Kate Hartland needs money to help her sister escape an unwanted marriage. To get the money, this “good” saloon singer – she doesn’t give out for money or anything else – decides to sell herself to hunky Sean O’Brien for a hundred dollars. What’s the market rate anyway? She is a virgin, but she pretends she isn’t. Nonetheless, a great time is had by everybody. Prostitution is never this fun or appealing.
What is not appealing, however, is Kate being pawed by an ugly man – her boss – and she flees like a good, inept romance heroine right into the arms of the Comanche. She finds herself bartered for a horse, and worse, she is now the property of Sean O’Brien! He is actually half-Irish, half-Comanche, but he embraces his Comanche half fully.
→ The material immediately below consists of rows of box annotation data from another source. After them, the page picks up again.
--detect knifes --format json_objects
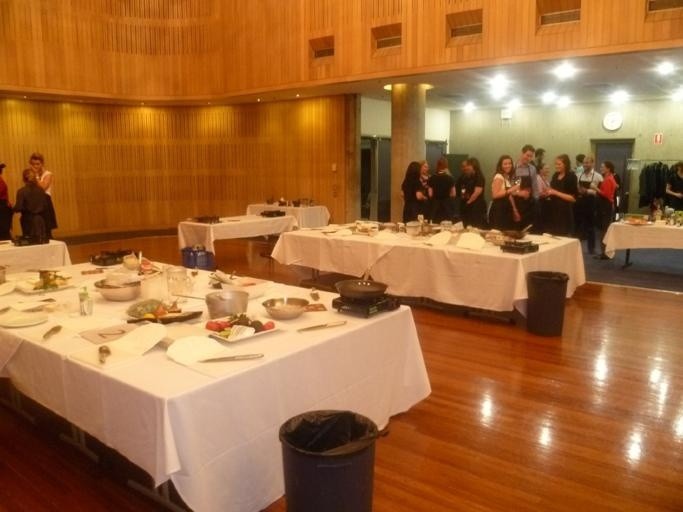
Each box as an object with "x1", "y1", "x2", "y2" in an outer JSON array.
[
  {"x1": 297, "y1": 320, "x2": 347, "y2": 331},
  {"x1": 199, "y1": 353, "x2": 264, "y2": 362}
]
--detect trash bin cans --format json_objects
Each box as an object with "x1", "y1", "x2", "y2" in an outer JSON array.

What happens next? The usual in a captive fantasy – romance, marriage, bad Indian tribes attacking and lusting after our heroine, et cetera. What I find interesting is that the author doesn’t flinch from making Kate hate Indians, which is a perfectly natural response, in my opinion, in a time when Indians are portrayed as savages and worse. However, at the same time the author also makes Kate the enlightened anti-slavery advocate. How did that come about, from an Indian-hating two-dime saloon singer to boot?
Also, the author does portray Indian tribes as violent people who can kill, something that can probably drive genteel Cassie Edwards readers into shock, but at the same time, she also unabashedly romanticizes Sean’s tribe as the owners of some modern-day Indian health farm getaway – peace-loving, healthy-eating, Mother Earth-loving people who come this close to being bumbling simpleton human Care Bears. Trust Kate to find the only tree-hugging, peace loving Comanche tribe in the entire country.
Lord of the Plains is a disappointing missed-opportunity, how sad really. Let me know when the author has made up her mind. I think she can do better than this.